Protected area in Pima County, Arizona

Pusch Ridge Wilderness Area is a 56,430 acre (228.36 km^{2}) wilderness area. It is located within the Coronado National Forest in the Santa Catalina Mountains north of Tucson, Arizona, United States. Established in 1978, the area varies greatly in elevation and biodiversity, rising from 2,800 feet to over 9,100 feet in elevation.

The area was originally created in an ill-fated effort to preserve and protect the sensitive Desert Bighorn Sheep population on Pusch Ridge, one of the last remaining populations in Arizona. Due in part to increased residential and commercial development around the Santa Catalina Mountains in Oro Valley and the Catalina Foothills, however, the Desert Bighorn Sheep population in the wilderness area has dwindled dramatically, and sightings have nearly ceased in recent years. In November 2013, 31 adult bighorn sheep were reintroduced to the area. In early February 2014, 2 lambs were spotted by an Arizona Game and Fish Department official. These two are the first Catalina-born desert bighorn sheep in nearly 25 years.
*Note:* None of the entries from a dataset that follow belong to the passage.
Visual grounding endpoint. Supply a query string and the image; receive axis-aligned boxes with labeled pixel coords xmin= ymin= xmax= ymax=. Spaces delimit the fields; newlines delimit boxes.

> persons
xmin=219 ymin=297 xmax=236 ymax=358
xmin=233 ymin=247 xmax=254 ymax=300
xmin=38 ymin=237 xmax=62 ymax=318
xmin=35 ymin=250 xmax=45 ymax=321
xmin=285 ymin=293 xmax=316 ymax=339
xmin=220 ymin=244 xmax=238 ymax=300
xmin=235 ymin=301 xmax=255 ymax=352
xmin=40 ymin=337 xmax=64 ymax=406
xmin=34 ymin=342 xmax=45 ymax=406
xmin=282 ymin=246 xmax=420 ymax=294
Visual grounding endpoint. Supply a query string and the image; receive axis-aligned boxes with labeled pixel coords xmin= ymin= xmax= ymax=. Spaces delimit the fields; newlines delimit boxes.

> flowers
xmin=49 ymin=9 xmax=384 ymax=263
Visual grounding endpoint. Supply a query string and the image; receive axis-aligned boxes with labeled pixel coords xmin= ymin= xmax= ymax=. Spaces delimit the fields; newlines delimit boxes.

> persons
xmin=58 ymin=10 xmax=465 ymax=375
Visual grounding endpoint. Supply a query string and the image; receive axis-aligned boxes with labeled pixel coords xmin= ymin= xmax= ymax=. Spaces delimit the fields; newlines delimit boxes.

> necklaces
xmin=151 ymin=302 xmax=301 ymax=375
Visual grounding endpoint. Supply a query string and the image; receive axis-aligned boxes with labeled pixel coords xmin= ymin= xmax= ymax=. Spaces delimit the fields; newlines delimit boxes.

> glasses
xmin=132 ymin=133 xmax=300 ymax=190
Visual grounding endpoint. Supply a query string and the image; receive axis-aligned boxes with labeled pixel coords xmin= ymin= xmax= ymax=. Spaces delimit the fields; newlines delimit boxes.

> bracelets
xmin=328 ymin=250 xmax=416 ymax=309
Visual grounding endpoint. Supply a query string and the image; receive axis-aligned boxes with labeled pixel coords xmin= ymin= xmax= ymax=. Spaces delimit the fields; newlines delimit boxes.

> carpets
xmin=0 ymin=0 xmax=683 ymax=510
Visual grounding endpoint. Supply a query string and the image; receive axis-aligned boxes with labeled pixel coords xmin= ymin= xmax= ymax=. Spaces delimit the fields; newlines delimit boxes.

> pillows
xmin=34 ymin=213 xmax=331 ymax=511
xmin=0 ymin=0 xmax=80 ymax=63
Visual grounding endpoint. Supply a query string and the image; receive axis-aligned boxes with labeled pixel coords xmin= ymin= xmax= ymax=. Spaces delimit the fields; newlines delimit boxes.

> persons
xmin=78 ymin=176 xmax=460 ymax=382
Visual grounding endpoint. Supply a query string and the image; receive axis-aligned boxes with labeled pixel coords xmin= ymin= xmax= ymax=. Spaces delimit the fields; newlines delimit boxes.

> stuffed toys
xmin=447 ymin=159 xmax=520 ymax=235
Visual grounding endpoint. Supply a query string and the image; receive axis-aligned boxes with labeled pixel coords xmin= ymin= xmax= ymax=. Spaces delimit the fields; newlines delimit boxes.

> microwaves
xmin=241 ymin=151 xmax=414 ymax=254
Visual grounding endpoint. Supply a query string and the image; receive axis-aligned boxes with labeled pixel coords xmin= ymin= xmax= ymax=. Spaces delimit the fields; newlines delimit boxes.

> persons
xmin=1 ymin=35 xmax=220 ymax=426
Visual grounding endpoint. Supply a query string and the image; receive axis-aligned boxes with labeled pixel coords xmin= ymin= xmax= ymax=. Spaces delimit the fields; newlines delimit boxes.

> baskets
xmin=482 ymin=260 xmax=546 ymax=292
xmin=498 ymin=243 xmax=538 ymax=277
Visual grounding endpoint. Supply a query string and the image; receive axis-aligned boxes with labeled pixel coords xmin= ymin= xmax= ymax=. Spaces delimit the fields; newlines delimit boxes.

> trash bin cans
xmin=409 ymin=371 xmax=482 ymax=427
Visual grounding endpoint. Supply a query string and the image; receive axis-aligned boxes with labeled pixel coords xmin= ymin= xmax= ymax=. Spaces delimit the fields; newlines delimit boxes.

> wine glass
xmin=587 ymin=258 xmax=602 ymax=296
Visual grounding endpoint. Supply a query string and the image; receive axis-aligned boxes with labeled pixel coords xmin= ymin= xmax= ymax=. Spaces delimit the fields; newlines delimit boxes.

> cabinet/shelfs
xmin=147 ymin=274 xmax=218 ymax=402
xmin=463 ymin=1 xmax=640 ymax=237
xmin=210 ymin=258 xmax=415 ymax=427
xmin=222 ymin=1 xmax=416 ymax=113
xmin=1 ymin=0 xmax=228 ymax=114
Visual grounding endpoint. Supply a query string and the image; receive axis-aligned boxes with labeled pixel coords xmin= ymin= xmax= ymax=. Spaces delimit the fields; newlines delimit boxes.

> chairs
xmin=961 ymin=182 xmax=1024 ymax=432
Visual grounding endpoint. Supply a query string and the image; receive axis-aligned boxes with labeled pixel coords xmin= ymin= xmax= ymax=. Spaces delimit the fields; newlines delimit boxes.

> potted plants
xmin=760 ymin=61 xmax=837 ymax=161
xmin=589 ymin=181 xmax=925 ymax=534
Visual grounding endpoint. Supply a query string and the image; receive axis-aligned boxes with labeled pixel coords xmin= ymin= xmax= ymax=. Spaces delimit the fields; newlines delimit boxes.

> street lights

Plant life at lower elevations includes saguaro cactus and other desert plants. Trees found at mid-level elevations include mountain mahogany, juniper and pinyon pine. Forests of fir and aspen grow above 8,000 feet.

In the middle of the Santa Catalina mountains there is a dome-shaped core of Catalina granite. The south face of the mountains is formed by Wilderness granite, characterized by with bands of white, resistant rock that form steep cliffs.